Gestión, 16 de febrero de 2017
Una tarea pendiente en el desarrollo de nuestra economía se centra en la aún insuficiente mejoría de la productividad de los factores que impactan la producción de bienes y servicios incluidos en nuestro PBI. Al definir productividad como la relación entre la producción obtenida y los recursos requeridos para lograrla, se entiende que su maximización genera riqueza a través de un creciente valor agregado.
Así, una mayor productividad nos permite tres resultados positivos: conseguir más resultados utilizando los mismos insumos, obtener la misma producción ahorrando recursos e incrementar la producción aplicando marginalmente menos insumos para el crecimiento. En los tres casos, la economía genera excedentes que no existían y que no se logran únicamente en base a darle mayor intensidad al uso de recursos, sino más bien a un uso más eficiente de estos.
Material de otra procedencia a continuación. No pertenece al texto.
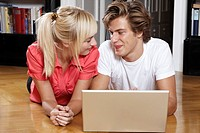 Young couple using laptop on the floor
En el mundo laboral, debemos analizar el concepto de “productividad laboral” y su impacto en el diseño de un sistema de trabajo moderno y eficiente, que equilibre adecuadamente los costos y derechos laborales con la posibilidad de generar empleo autosostenible en el tiempo.
La vinculación entre la producción resultante por cada “unidad” de trabajo empleado debe proveerle al inversor una plusvalía que justifique la utilización de la mano de obra. Si priorizamos la generación de puestos de trabajo en nuestra economía laboral, es imprescindible referir esta ecuación a los niveles de costos laborales involucrados, buscando que la productividad marginal del empleo supere a la de otros factores sustitutorios (tecnología, procesos, automatización, entre otros).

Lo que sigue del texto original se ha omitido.